Le professeur Michael Heneka, qui dirige le Centre de biomédecine des systèmes de l'Université du Luxembourg, explique que l'effet du Leqembi n'est possible que dans un laps de temps très court : des décennies après le début de l'accumulation de l'amyloïde, mais avant l'apparition de lésions cognitives importantes. En d'autres termes, pour commencer le traitement, un patient doit être diagnostiqué avec la maladie bien avant que ses symptômes évidents n'apparaissent. Cela soulève des questions quant au nombre de personnes qui bénéficieront réellement de la thérapie, même parmi les 1 500 qui font officiellement partie du groupe cible.
En outre, le médicament n'a aucun effet sur d'autres processus neurodégénératifs parallèles qui continuent à détruire le cerveau. Leqembi ralentit donc la maladie mais ne l'arrête pas.
Un autre point d'achoppement est la sécurité. Le médicament présente un risque d'effets secondaires graves, notamment de gonflement du cerveau et d'hémorragies. Les personnes présentant certains marqueurs génétiques - les porteurs de la variante du gène APOE ε4, par exemple - sont exclues des patients potentiels car le risque de complications est trop élevé pour eux. Ce "tamis" génétique réduit encore le nombre de personnes éligibles à la thérapie.
Même ceux qui remplissent les critères médicaux devront subir quatre examens médicaux obligatoires au cours de la première année de traitement. Ces examens sont nécessaires à la surveillance continue des effets secondaires. En outre, la présence d'autres conditions médicales peut automatiquement rendre un patient inéligible au Leqembi.
Le coût de la thérapie est d'environ 26 000 euros par an. Avant que le médicament ne soit disponible au Luxembourg, il doit être approuvé par le régulateur belge (dont les décisions guident le pays), faire l'objet de négociations de prix et être inclus dans le protocole de traitement national. Le ministère de la santé prévoit que le médicament sera disponible au plus tôt au milieu de l'année.
Pour ceux qui souhaitent commencer le traitement plus tôt, il est possible de faire une demande individuelle auprès de la Caisse nationale d'assurance maladie (CNS), mais ces cas seront traités séparément.
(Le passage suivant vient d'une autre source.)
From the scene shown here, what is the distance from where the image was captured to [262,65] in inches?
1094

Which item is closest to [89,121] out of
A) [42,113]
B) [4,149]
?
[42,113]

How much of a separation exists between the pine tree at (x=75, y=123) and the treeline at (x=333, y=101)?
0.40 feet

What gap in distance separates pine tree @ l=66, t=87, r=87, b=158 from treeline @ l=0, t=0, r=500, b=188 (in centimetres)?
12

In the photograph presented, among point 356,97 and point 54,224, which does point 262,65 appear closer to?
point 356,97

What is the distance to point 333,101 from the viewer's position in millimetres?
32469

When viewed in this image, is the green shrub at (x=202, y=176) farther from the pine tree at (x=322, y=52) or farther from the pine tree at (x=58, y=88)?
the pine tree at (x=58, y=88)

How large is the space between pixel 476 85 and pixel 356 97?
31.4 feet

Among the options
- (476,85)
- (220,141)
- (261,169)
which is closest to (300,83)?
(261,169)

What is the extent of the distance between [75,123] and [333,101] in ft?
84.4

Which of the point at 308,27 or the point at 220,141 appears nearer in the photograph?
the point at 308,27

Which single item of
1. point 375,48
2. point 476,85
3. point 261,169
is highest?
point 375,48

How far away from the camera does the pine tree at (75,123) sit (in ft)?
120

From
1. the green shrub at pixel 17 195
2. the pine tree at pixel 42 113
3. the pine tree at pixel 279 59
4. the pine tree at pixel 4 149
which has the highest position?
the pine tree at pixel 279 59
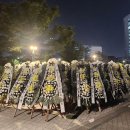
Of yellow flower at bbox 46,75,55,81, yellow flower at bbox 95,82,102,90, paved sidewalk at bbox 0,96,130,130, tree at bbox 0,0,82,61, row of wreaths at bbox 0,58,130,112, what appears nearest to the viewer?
paved sidewalk at bbox 0,96,130,130

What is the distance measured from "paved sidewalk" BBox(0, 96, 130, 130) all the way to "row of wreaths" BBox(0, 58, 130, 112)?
52 cm

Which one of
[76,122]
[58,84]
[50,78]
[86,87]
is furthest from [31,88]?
[76,122]

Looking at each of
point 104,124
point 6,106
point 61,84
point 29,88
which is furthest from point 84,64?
point 6,106

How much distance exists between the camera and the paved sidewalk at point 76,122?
26.1 ft

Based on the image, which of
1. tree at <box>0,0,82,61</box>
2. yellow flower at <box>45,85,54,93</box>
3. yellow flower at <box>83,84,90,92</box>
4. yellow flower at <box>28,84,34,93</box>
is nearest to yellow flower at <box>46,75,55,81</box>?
yellow flower at <box>45,85,54,93</box>

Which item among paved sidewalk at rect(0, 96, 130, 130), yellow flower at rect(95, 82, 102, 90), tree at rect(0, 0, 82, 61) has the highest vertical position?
tree at rect(0, 0, 82, 61)

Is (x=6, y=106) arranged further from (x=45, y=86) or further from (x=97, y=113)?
(x=97, y=113)

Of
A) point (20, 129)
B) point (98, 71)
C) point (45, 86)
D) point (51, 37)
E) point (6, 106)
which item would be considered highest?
point (51, 37)

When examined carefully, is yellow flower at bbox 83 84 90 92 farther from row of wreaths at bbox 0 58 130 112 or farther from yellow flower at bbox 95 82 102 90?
yellow flower at bbox 95 82 102 90

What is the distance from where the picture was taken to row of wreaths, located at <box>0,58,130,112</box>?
368 inches

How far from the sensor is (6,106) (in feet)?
37.7

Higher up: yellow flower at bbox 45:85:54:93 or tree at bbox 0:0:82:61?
tree at bbox 0:0:82:61

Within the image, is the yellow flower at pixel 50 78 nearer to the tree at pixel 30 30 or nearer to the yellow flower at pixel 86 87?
the yellow flower at pixel 86 87

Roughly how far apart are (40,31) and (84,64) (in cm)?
1279
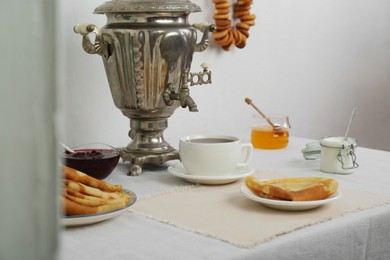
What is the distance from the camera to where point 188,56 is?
1.22 m

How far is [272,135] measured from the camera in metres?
1.44

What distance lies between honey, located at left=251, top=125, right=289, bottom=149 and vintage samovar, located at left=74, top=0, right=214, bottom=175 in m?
0.30

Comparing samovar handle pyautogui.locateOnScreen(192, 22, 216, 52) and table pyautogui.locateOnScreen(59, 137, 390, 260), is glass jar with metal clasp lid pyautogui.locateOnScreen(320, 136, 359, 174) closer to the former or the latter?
table pyautogui.locateOnScreen(59, 137, 390, 260)

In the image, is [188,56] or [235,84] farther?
[235,84]

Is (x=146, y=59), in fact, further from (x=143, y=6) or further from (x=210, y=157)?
(x=210, y=157)

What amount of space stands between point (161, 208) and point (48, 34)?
0.82 metres

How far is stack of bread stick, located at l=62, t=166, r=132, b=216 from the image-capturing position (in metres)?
0.80

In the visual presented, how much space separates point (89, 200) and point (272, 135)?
70 centimetres

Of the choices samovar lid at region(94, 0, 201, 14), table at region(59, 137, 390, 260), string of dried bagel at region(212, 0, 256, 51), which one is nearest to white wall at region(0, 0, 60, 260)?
table at region(59, 137, 390, 260)

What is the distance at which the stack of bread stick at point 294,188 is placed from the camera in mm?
906

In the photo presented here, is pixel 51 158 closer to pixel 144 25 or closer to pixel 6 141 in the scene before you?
pixel 6 141

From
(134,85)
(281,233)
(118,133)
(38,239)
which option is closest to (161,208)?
(281,233)

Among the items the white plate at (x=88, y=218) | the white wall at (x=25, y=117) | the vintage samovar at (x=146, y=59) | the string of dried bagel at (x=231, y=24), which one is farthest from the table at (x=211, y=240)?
the string of dried bagel at (x=231, y=24)

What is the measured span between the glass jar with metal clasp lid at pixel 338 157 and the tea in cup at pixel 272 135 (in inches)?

Sur le plan scientifique, Leqembi constitue une avancée importante : c'est le premier médicament reconnu dans l'UE qui agit sur la pathogenèse de la maladie d'Alzheimer. Il offre une chance, même minime, de ralentir la maladie. Mais la mise en œuvre pratique ressemble jusqu'à présent à un goulot d'étranglement étroit : une multitude de filtres - du moment du diagnostic à la génétique et aux comorbidités - laissent peu d'espoir de guérison à la plupart des patients.